▶ _Brief_
Reproduce all of the data below word for word, but leave out the pictures.

═══ Information given ═══

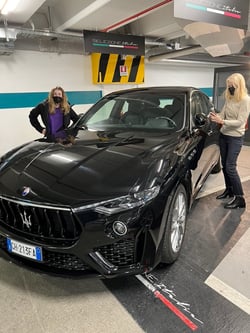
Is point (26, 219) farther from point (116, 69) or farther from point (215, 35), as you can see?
point (116, 69)

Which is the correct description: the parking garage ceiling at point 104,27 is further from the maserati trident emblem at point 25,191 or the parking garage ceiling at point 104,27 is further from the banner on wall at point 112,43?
the maserati trident emblem at point 25,191

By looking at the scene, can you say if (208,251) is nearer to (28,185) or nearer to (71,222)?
(71,222)

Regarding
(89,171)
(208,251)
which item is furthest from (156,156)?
(208,251)

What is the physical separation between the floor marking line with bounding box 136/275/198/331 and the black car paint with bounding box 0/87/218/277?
10.3 inches

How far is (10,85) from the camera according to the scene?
16.2ft

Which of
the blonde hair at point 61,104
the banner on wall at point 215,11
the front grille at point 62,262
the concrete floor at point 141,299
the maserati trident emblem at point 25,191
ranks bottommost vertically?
the concrete floor at point 141,299

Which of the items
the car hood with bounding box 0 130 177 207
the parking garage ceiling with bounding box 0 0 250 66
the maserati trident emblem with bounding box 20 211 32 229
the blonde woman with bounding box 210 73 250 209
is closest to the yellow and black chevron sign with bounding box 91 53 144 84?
the parking garage ceiling with bounding box 0 0 250 66

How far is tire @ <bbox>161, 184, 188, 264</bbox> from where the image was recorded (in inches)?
68.9

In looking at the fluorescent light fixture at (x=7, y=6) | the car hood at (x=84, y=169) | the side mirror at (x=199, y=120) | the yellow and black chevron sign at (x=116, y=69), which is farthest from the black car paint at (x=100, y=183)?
the yellow and black chevron sign at (x=116, y=69)

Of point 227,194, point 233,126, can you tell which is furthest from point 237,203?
point 233,126

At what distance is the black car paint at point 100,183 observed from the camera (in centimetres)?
146

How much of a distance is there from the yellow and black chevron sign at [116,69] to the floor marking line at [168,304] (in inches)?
189

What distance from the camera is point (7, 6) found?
326 centimetres

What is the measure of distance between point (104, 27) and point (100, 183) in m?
4.06
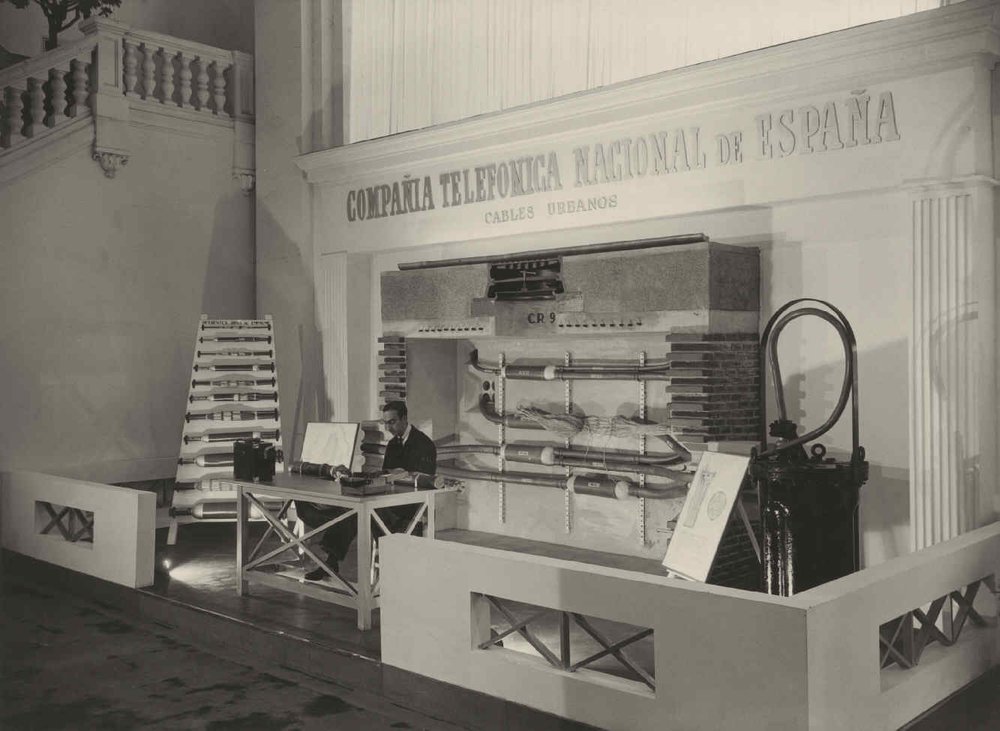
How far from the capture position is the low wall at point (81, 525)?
24.0 ft

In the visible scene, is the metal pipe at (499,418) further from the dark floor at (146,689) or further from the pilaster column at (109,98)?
the pilaster column at (109,98)

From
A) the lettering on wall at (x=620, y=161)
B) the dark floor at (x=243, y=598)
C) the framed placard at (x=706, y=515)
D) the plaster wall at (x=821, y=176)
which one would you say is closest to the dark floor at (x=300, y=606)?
the dark floor at (x=243, y=598)

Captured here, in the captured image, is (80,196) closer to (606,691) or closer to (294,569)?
(294,569)

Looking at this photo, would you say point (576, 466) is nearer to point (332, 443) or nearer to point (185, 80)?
point (332, 443)

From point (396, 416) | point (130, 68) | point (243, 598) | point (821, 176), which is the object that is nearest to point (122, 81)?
point (130, 68)

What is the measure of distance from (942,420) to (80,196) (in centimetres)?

═══

▶ _Response_
Is point (26, 219) farther from point (116, 69) or farther from point (215, 35), as you can see?
point (116, 69)

Which is the correct description: the parking garage ceiling at point 104,27 is further from the maserati trident emblem at point 25,191 or the parking garage ceiling at point 104,27 is further from the banner on wall at point 112,43?
the maserati trident emblem at point 25,191

By looking at the scene, can you say if (208,251) is nearer to (28,185) or nearer to (71,222)?
(71,222)

Regarding
(89,171)
(208,251)
which item is furthest from (156,156)?
(208,251)

What is the physical separation between the floor marking line with bounding box 136/275/198/331 and the black car paint with bounding box 0/87/218/277?
10.3 inches

How far is (10,85) from the camera according to the scene?
16.2ft

Which of
the blonde hair at point 61,104
the banner on wall at point 215,11
the front grille at point 62,262
the concrete floor at point 141,299
the maserati trident emblem at point 25,191
ranks bottommost vertically?
the concrete floor at point 141,299

Which of the items
the car hood with bounding box 0 130 177 207
the parking garage ceiling with bounding box 0 0 250 66
the maserati trident emblem with bounding box 20 211 32 229
the blonde woman with bounding box 210 73 250 209
is closest to the yellow and black chevron sign with bounding box 91 53 144 84?
the parking garage ceiling with bounding box 0 0 250 66

How far is tire @ <bbox>161, 184, 188, 264</bbox> from where the image was recorded (in inches)?
68.9

In looking at the fluorescent light fixture at (x=7, y=6) | the car hood at (x=84, y=169) | the side mirror at (x=199, y=120) | the yellow and black chevron sign at (x=116, y=69), which is farthest from the black car paint at (x=100, y=183)?
the yellow and black chevron sign at (x=116, y=69)

Of point 227,194, point 233,126, can you tell which is furthest from point 237,203?
point 233,126

At what distance is the black car paint at point 100,183 observed from the camera (in centimetres)?
146

How much of a distance is there from the yellow and black chevron sign at [116,69] to the floor marking line at [168,304] (in inches)?
189

What distance from the camera is point (7, 6) found?
326 centimetres

What is the measure of distance between point (104, 27) and point (100, 183) in m?
4.06
How far from the capture position is the low wall at point (81, 525)?
24.0 ft

In the visible scene, is the metal pipe at (499,418) further from the dark floor at (146,689) or further from the pilaster column at (109,98)?
the pilaster column at (109,98)

From
A) the lettering on wall at (x=620, y=161)
B) the dark floor at (x=243, y=598)
C) the framed placard at (x=706, y=515)
D) the plaster wall at (x=821, y=176)
which one would you say is closest to the dark floor at (x=300, y=606)?
the dark floor at (x=243, y=598)

Captured here, in the captured image, is (80,196) closer to (606,691) or closer to (294,569)?
(294,569)

Looking at this photo, would you say point (576, 466) is nearer to point (332, 443) or nearer to point (185, 80)?
point (332, 443)

From point (396, 416) | point (130, 68) | point (243, 598) | point (821, 176), which is the object that is nearest to point (122, 81)?
point (130, 68)

What is the measure of distance from (942,420) to (80,196) (in centimetres)?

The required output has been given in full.